E invece bisognerebbe ricordare che il Brasile è un paese dalla storia ricca di fenomeni e personaggi meravigliosi, è il terreno di coltura nel quale sono fioriti movimenti culturali e musicali di altissimo livello, è la patria della saudade che, lungi dall’essere una banale e non meglio precisata “nostalgia”, è lo struggente sentimento di triste inquietudine di un popolo che ha sofferto e continua a soffrire per colpe non sue. È comprensibile, dunque, il senso di orgoglio che ha pervaso, dopo la scelta del Cio, la spiaggia di Copacabana, i vicoli colorati di Salvador de Bahia, i villaggi amazzonici. È il riscatto (almeno simbolico) di una nazione grande ventotto volte l’Italia che si è stufata di far da Cenerentola e di “sala giochi” per adulti.

Non bisogna dimenticare, tuttavia, che i problemi sociali ed economici del paese carioca sono ancora lì, urgenti e drammatici come sempre. Le favelas sono ancora colme all’inverosimile di gente che vive nel degrado e nell’illegalità; la prostituzione minorile (maschile e femminile) è diffusissima e trova un bacino d’utenza vergognoso nei turisti occidentali; le disuguaglianze sociali persistono; le forze di polizia hanno dimostrato più volte la loro troppo facile corruttibilità.  Però qualcosa è cambiato davvero negli ultimi anni.
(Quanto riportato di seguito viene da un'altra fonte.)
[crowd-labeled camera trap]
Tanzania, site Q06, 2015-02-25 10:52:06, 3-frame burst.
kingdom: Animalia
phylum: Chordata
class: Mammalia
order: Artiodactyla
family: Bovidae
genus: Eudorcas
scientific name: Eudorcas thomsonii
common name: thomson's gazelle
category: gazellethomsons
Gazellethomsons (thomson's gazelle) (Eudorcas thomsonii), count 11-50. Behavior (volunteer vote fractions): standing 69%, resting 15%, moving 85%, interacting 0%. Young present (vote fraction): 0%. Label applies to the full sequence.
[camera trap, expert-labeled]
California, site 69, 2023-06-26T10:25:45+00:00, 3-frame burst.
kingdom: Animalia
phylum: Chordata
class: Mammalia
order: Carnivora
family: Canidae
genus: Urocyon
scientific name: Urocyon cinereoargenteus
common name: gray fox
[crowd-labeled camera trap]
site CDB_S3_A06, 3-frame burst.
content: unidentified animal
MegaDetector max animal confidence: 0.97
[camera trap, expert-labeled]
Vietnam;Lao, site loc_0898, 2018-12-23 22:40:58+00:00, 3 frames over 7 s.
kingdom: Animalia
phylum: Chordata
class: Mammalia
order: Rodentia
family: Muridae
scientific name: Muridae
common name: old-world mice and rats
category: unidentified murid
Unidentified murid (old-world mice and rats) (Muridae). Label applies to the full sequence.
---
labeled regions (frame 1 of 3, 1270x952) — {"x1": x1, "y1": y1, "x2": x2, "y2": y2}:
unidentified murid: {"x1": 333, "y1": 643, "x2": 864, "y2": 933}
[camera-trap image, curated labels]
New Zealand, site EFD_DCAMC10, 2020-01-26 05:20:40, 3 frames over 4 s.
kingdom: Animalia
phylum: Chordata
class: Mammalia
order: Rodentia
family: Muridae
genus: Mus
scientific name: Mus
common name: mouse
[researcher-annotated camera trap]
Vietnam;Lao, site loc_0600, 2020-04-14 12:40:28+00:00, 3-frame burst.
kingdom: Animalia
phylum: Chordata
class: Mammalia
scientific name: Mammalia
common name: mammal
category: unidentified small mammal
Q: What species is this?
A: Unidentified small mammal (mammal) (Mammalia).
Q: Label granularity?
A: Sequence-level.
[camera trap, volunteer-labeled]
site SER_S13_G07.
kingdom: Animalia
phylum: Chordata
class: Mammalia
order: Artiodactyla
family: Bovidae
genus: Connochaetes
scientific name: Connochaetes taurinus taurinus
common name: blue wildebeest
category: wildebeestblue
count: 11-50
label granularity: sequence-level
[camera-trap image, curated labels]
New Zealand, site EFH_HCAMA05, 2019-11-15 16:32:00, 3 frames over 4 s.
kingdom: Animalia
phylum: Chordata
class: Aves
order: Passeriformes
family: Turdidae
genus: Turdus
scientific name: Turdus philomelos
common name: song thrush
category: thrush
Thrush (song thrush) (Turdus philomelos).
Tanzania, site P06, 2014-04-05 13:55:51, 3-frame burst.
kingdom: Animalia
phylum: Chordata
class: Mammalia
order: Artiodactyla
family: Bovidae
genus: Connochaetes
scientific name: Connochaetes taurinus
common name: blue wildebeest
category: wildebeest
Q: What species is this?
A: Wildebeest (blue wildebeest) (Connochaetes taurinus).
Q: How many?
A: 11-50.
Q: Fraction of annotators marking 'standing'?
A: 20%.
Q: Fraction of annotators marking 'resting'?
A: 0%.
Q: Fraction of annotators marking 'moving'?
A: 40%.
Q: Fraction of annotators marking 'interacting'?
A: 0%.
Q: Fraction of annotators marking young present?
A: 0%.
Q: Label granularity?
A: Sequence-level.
E se oggi parliamo del Brasile come di una potenza economica in divenire che va tenuta in considerazione anche nei consessi internazionale, qualcosa vorrà pur dire. Il presidente Lula, nonostante abbia deluso gli oltranzisti di sinistra, ha dimostrato una capacità politica senza precedenti a quelle latitudini. Il ruolo di guida del subcontinente latinoamericano, per molto tempo appannaggio di Buenos Aires, è ormai saldamente nelle mani di Brasilia. L’allegro e straccione danzatore di samba si è cambiato d’abito. Continua a dimenarsi tra le vie di Rio ma con una consapevolezza nuova; la consapevolezza di chi sa che, come recitava lo slogan di Rio 2016) é a vez do Brasil (è il turno del Brasile).